Nobody likes to do something with only negative rewards of benefits. You don't bump your head to the wall on a frequent basis, because it hurts and has (probably?) no benefit.

So why is there sometimes a negative culture in an organization? Why is there a bad culture that doesn't focus on the customer, that doesn't promote teamwork and doesn't reward quality?

That's because there are short-term benefits who are stronger, but these benefits kill the long-term benefits. These short-term benefits are toxic for the culture. Examples of toxic benefits:

  • Delivering low quality - why would you do that? It seems irrational to deliver low quality. But often there are toxic benefits that support low quality. For example: the manager or stakeholder is satisfied with the quick delivery, the developer is the hero because he delivered it super fast, the sales person promised the customer it would be finished quickly and the organization kept it's promises, etc.
  • Not learning from actual usage statistics - why would you not study the statistics of the customers behavior? Because delivering more output or velocity in the current sprint is rewarded by the managers and/or stakeholders. Because the stakeholders are already dissatisfied by all the stuff they have to wait for. Because it takes time to build logging and tracing and that time can also be spent in developing new features.
  • Skipping the retrospective - why would you not invest in becoming a high performing team? Because it was already a very busy sprint and the next sprint is already fully booked. The frustrations are building up and ignoring them seems better than facing them, etc.

So the power of the habit matrix is to discover the (bad) short-term benefits that prevent the organization from harvesting the good and healthy long-term benefits.
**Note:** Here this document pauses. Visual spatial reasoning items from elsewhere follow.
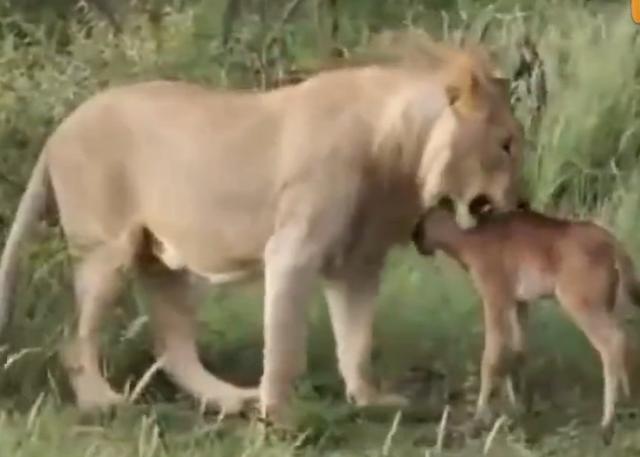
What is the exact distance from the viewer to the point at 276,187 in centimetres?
120

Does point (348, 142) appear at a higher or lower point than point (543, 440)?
higher

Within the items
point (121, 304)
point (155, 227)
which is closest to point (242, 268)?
point (155, 227)

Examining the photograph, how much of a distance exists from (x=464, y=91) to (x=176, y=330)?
1.14 ft

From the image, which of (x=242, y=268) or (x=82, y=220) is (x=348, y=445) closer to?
(x=242, y=268)

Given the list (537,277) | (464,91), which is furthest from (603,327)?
(464,91)

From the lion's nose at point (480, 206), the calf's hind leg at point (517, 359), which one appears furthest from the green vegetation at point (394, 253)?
the lion's nose at point (480, 206)

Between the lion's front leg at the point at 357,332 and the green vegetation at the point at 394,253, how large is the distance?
0.09 feet

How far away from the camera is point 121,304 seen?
1.39m

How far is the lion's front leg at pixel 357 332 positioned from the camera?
4.21 feet

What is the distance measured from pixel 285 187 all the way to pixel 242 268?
0.09 meters

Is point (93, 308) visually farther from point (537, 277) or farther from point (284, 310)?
point (537, 277)

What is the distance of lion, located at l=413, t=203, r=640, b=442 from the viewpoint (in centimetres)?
118

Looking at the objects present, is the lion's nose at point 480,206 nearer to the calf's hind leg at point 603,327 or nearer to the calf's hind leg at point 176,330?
the calf's hind leg at point 603,327

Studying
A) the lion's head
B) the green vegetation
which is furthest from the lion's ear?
the green vegetation
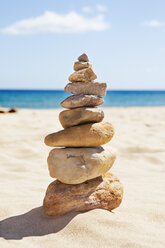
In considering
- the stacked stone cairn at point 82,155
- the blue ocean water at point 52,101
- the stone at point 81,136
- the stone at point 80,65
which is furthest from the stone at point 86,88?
the blue ocean water at point 52,101

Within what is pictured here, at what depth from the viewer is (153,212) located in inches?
119

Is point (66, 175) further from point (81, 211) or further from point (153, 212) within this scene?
point (153, 212)

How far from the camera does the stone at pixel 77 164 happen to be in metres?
2.77

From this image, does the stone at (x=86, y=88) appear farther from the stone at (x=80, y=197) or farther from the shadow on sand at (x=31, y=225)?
the shadow on sand at (x=31, y=225)

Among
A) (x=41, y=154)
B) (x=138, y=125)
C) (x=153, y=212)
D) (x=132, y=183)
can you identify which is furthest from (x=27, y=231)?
(x=138, y=125)

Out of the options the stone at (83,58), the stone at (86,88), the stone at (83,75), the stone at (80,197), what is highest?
the stone at (83,58)

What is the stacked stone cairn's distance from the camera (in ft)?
9.23

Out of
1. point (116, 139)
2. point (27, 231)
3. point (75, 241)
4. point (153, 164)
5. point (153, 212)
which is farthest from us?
point (116, 139)

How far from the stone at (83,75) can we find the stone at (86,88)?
4cm

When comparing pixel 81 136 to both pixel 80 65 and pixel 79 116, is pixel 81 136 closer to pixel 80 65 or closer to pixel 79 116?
pixel 79 116

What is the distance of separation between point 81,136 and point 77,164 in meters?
0.27

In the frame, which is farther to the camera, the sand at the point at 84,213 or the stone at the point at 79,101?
the stone at the point at 79,101

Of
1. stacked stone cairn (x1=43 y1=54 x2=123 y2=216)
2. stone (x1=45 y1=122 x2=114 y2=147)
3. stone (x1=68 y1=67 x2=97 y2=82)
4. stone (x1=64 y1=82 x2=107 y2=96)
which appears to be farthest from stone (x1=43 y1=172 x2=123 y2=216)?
stone (x1=68 y1=67 x2=97 y2=82)

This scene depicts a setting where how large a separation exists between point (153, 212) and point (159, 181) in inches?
51.1
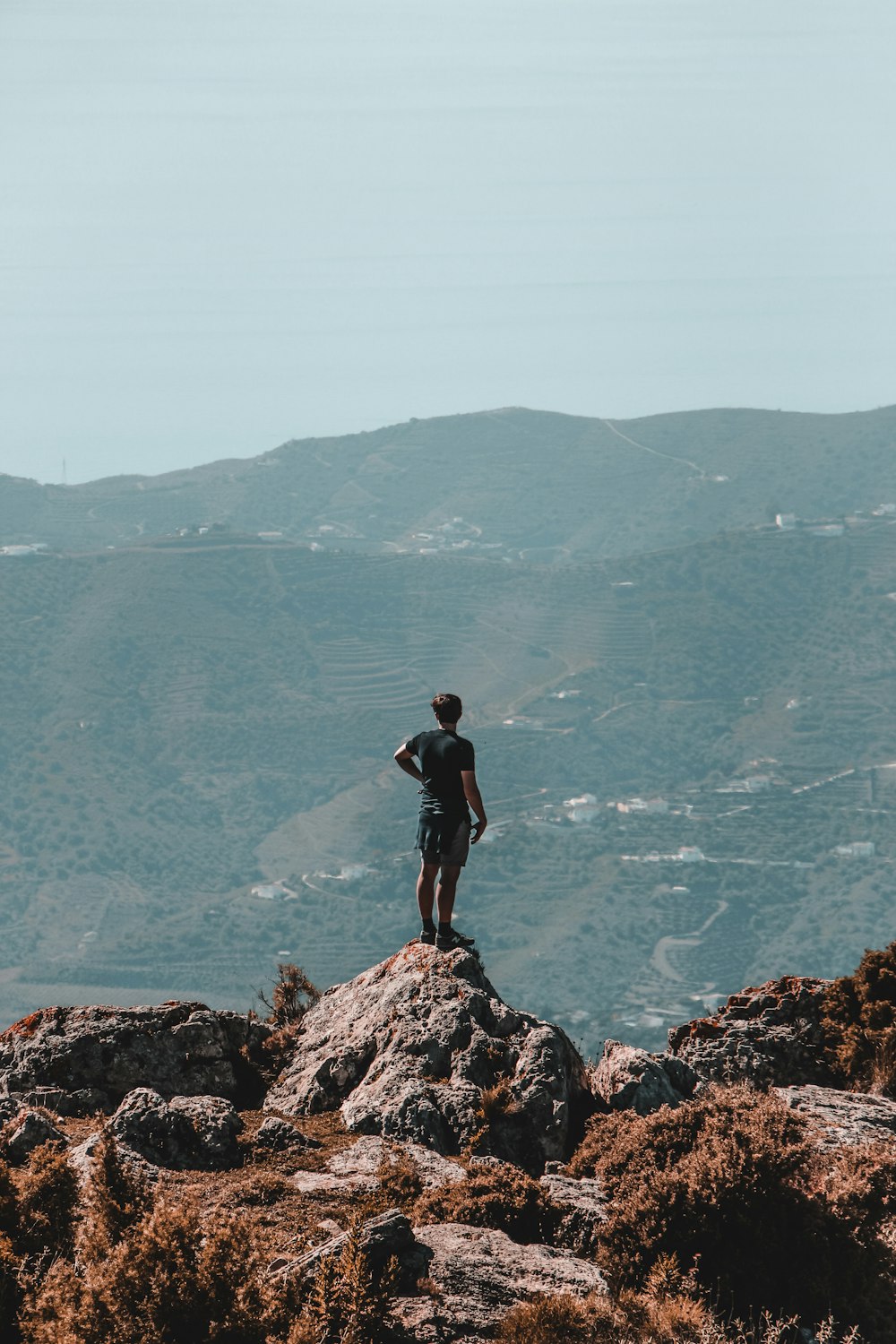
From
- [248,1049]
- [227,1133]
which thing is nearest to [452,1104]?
[227,1133]

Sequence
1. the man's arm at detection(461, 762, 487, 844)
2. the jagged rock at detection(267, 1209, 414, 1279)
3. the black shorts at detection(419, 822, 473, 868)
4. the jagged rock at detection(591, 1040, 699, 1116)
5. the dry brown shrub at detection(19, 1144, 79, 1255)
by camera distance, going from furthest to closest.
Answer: the black shorts at detection(419, 822, 473, 868) < the man's arm at detection(461, 762, 487, 844) < the jagged rock at detection(591, 1040, 699, 1116) < the dry brown shrub at detection(19, 1144, 79, 1255) < the jagged rock at detection(267, 1209, 414, 1279)

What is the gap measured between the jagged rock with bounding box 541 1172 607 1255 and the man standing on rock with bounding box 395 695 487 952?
3.28 meters

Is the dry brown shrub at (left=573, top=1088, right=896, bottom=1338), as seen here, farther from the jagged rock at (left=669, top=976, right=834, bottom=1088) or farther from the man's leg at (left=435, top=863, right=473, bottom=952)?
the man's leg at (left=435, top=863, right=473, bottom=952)

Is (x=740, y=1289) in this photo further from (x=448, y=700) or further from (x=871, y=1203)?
(x=448, y=700)

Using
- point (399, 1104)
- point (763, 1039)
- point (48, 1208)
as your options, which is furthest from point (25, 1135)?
point (763, 1039)

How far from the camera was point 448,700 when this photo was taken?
1202cm

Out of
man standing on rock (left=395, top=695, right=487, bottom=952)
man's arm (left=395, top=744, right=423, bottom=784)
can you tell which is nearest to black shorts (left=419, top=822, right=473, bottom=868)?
man standing on rock (left=395, top=695, right=487, bottom=952)

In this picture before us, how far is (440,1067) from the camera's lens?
33.9ft

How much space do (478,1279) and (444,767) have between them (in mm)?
5072

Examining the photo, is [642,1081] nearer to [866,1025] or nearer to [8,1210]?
[866,1025]

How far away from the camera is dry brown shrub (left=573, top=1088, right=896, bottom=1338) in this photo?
Result: 743cm

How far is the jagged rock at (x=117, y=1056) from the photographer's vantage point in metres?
10.5

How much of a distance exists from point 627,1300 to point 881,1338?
146 cm

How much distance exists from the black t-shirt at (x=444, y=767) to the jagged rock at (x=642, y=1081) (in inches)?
98.2
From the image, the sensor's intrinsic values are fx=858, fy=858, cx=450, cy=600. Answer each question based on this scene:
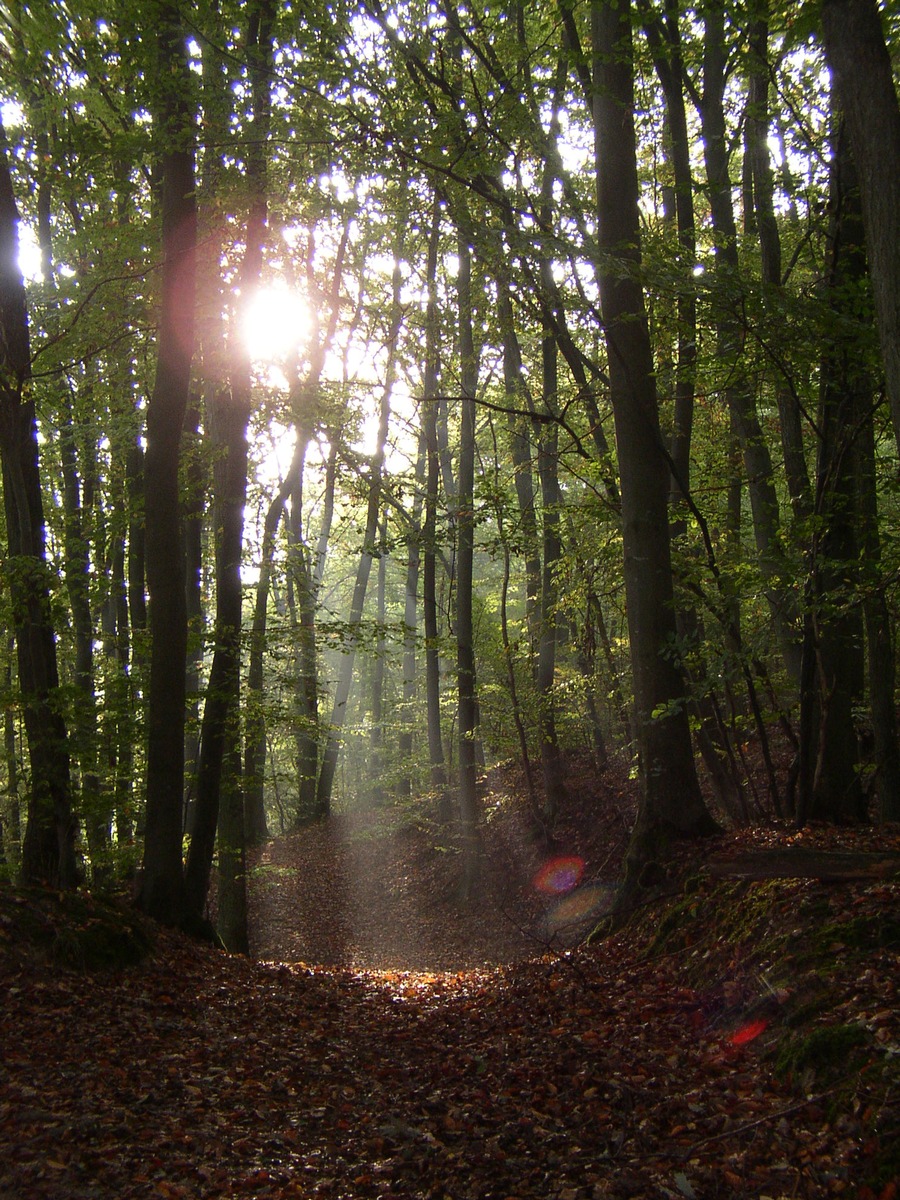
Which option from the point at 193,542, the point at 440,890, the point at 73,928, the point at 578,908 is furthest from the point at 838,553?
the point at 440,890

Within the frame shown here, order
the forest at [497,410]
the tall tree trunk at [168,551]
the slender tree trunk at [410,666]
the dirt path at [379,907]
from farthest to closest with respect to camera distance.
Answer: the slender tree trunk at [410,666] → the dirt path at [379,907] → the tall tree trunk at [168,551] → the forest at [497,410]

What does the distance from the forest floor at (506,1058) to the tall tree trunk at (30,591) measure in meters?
0.95

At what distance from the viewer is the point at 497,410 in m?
9.48

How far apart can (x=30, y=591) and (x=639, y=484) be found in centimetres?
564

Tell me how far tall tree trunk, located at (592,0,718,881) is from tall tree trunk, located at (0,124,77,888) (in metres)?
5.24

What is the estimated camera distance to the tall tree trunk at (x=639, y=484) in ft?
24.7

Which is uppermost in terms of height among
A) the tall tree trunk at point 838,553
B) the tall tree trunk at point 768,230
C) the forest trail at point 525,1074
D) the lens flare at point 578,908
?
the tall tree trunk at point 768,230

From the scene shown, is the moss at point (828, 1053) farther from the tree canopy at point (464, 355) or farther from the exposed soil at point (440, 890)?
the exposed soil at point (440, 890)

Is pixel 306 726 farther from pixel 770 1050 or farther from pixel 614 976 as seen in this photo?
pixel 770 1050

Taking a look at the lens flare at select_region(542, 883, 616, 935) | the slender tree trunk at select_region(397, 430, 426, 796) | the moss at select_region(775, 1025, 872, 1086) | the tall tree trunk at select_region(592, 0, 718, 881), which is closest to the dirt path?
the lens flare at select_region(542, 883, 616, 935)

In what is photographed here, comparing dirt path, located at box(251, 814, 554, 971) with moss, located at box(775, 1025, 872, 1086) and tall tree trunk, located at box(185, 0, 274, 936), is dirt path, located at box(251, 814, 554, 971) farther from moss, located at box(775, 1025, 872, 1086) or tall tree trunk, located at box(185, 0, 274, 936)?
moss, located at box(775, 1025, 872, 1086)

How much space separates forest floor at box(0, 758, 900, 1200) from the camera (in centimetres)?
371

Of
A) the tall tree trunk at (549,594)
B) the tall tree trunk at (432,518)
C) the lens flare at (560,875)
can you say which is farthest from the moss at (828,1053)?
the lens flare at (560,875)

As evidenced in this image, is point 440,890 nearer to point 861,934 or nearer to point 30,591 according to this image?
point 30,591
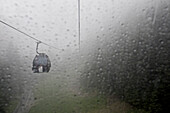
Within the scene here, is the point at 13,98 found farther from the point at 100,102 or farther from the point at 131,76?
the point at 131,76

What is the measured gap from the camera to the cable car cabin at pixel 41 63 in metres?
3.63

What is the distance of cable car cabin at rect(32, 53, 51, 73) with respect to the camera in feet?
11.9

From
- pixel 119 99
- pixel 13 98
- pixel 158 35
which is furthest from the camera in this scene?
pixel 158 35

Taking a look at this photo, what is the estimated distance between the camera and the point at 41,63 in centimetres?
361

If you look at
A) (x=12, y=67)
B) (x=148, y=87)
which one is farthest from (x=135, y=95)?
(x=12, y=67)

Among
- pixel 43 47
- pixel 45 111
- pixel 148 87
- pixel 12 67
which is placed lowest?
pixel 45 111

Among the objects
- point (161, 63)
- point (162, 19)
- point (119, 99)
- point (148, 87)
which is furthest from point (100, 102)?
point (162, 19)

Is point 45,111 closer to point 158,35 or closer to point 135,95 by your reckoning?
point 135,95

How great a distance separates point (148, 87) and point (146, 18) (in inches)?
47.9

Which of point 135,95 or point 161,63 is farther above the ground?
point 161,63

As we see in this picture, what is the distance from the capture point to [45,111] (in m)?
3.80

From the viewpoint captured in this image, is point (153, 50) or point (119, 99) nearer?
point (119, 99)

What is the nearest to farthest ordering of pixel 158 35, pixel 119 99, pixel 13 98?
pixel 13 98 < pixel 119 99 < pixel 158 35

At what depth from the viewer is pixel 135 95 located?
4.30m
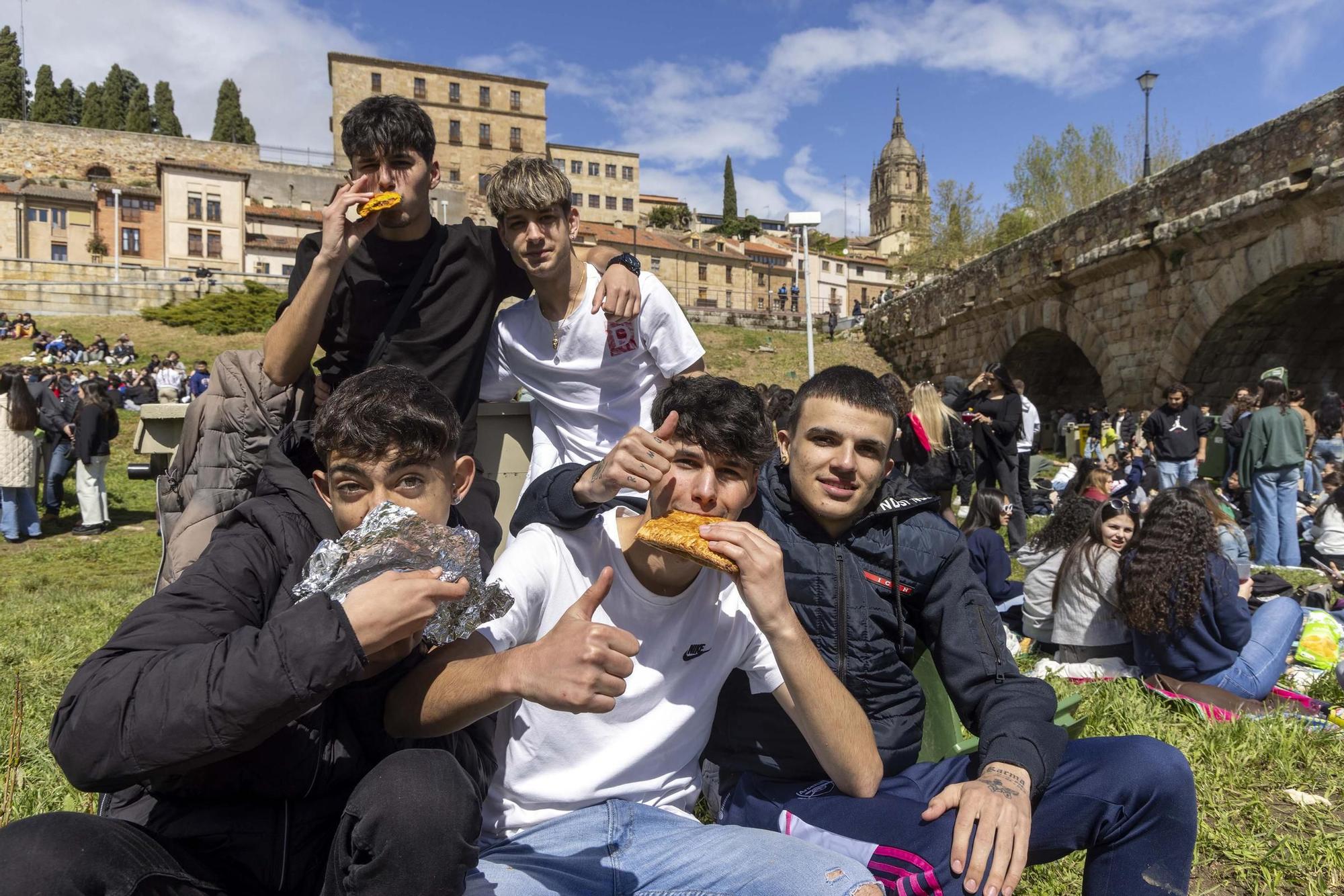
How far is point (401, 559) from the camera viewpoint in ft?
5.19

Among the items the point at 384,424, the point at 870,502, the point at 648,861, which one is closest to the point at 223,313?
the point at 384,424

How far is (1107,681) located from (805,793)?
2.97 meters

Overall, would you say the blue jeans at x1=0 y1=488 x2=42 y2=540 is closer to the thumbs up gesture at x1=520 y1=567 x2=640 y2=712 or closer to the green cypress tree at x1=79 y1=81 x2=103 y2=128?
the thumbs up gesture at x1=520 y1=567 x2=640 y2=712

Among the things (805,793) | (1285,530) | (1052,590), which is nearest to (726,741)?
(805,793)

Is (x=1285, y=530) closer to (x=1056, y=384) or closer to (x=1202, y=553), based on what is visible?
(x=1202, y=553)

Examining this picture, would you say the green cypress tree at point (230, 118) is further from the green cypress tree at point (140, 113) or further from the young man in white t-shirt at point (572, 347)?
the young man in white t-shirt at point (572, 347)

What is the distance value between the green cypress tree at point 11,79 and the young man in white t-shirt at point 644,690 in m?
82.5

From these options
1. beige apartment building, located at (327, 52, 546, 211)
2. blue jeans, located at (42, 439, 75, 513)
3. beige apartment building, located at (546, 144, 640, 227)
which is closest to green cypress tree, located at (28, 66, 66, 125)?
beige apartment building, located at (327, 52, 546, 211)

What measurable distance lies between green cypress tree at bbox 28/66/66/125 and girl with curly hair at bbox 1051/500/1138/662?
83.0 meters

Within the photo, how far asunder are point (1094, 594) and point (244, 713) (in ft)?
15.0

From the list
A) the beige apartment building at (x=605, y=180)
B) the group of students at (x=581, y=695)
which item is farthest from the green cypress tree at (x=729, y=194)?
the group of students at (x=581, y=695)

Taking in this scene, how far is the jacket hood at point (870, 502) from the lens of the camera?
2254mm

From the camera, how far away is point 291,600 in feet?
5.52

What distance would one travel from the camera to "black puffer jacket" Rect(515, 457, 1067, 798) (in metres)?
2.21
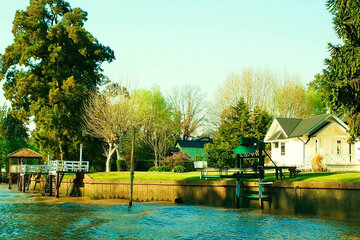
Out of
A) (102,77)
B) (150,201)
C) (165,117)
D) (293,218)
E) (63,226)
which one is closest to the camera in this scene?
(63,226)

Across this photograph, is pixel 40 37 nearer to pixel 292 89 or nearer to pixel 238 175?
pixel 238 175

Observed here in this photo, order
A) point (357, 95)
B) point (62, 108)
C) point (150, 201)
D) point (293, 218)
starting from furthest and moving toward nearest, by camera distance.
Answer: point (62, 108) → point (150, 201) → point (357, 95) → point (293, 218)

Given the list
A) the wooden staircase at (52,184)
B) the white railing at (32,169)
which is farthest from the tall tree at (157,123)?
the wooden staircase at (52,184)

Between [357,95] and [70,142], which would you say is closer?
[357,95]

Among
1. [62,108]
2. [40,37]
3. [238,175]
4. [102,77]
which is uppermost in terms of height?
[40,37]

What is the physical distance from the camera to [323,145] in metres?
38.9

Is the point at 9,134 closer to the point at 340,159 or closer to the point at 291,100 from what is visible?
the point at 291,100

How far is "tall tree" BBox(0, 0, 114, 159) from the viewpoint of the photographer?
4631 centimetres

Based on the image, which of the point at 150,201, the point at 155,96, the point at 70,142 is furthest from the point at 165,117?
the point at 150,201

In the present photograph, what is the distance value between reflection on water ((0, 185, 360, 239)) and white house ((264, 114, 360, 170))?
15.4m

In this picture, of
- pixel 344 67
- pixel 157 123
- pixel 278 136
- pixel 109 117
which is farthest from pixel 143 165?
pixel 344 67

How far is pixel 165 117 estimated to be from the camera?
2891 inches

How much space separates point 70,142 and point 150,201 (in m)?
19.3

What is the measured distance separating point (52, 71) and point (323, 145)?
96.7 ft
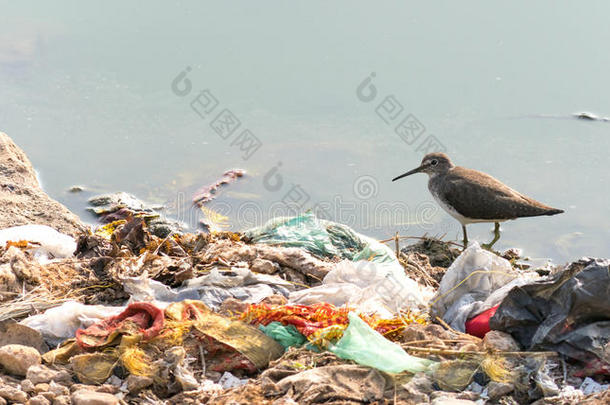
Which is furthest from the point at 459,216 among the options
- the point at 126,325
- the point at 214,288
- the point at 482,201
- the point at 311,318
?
the point at 126,325

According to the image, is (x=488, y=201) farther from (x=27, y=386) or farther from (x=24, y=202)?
(x=27, y=386)

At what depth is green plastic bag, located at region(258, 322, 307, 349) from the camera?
424 cm

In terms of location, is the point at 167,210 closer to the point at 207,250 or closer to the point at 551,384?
the point at 207,250

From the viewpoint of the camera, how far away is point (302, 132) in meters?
8.44

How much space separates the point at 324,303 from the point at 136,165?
4.09 meters

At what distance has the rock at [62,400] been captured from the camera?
3758 millimetres

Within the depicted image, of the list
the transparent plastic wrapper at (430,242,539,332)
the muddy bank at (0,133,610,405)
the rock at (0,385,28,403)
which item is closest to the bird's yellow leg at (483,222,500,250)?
the muddy bank at (0,133,610,405)

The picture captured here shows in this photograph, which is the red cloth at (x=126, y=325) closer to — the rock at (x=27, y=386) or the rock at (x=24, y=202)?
the rock at (x=27, y=386)

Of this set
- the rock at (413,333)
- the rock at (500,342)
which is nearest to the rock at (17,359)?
the rock at (413,333)

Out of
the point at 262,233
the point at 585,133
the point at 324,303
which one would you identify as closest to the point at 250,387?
the point at 324,303

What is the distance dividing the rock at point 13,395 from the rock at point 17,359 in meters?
0.26

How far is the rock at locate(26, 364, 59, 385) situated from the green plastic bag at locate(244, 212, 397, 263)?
213 centimetres

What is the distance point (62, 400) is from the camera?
3.76 m

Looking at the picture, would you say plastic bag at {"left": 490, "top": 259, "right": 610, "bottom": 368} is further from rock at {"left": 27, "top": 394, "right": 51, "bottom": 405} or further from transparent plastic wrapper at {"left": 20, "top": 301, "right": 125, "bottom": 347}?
rock at {"left": 27, "top": 394, "right": 51, "bottom": 405}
Because a healthy culture is a culture where the people know they can't take shortcuts and have to focus on the long term quality, customer-value and continuous improvement.

The Habit-Matrix

Why this Habit matrix?

Habits are a powerful and strong part of the culture. In order to implement a culture change, the habits first have to change. Habits are quickly adopted by others. A good example of this adoption speed is the following video from Brain Games:

This experiment is also copied by a Dutch program:

A habit is an act or behavior that one is accustomed to and one does not think about explicitly. Think of brushing your teeth before going to bed, braking for red, pulling shoulders when you are tensed or taking off your shoes when you come home. A habit consists of three steps: trigger, routine and reward. The habit is triggered after which the routine
is rewarded. Together these three parts form the habit loop.
The trigger is a situation, moment or event. The routine is the action or action that might have been uncomfortable at first, but is becoming more and more routine. Because of the reward our brains make an increasingly strong connection between the trigger and the action, so we act without thinking about it.

Example Habit matrix

The toolkit

The steering wheel of the agile leader consists of four components. Each component consists of two practical tools. So in total eight tools. The tools are explained in such a way that leaders can immediately start working on this. The tools can be used separately and as such successful. Of course, all tools together – the toolkit – reinforce each other. It concerns the following eight tools:
  1. KVI – the Key Value Indicator (KVI) is the most important indicator for value creation for the team.
  2. Impact ladder – for brainstorming and visualizing the customer impact. This helps teams continuously improve their products and services.
  3. Ownership model – visualizes what teams need to take ownership.
  4. Freedom matrix – what freedoms and responsibilities does the team have at what time.
  5. T2L – to measure the business agility.
  6. Validated Learning Board (VLB) – to visually keep track of the learning process of the team.
  7. Habit matrix – to support culture change and the design of new habits.
  8. TO-GRIP – to support the agile leader in implementing major improvements.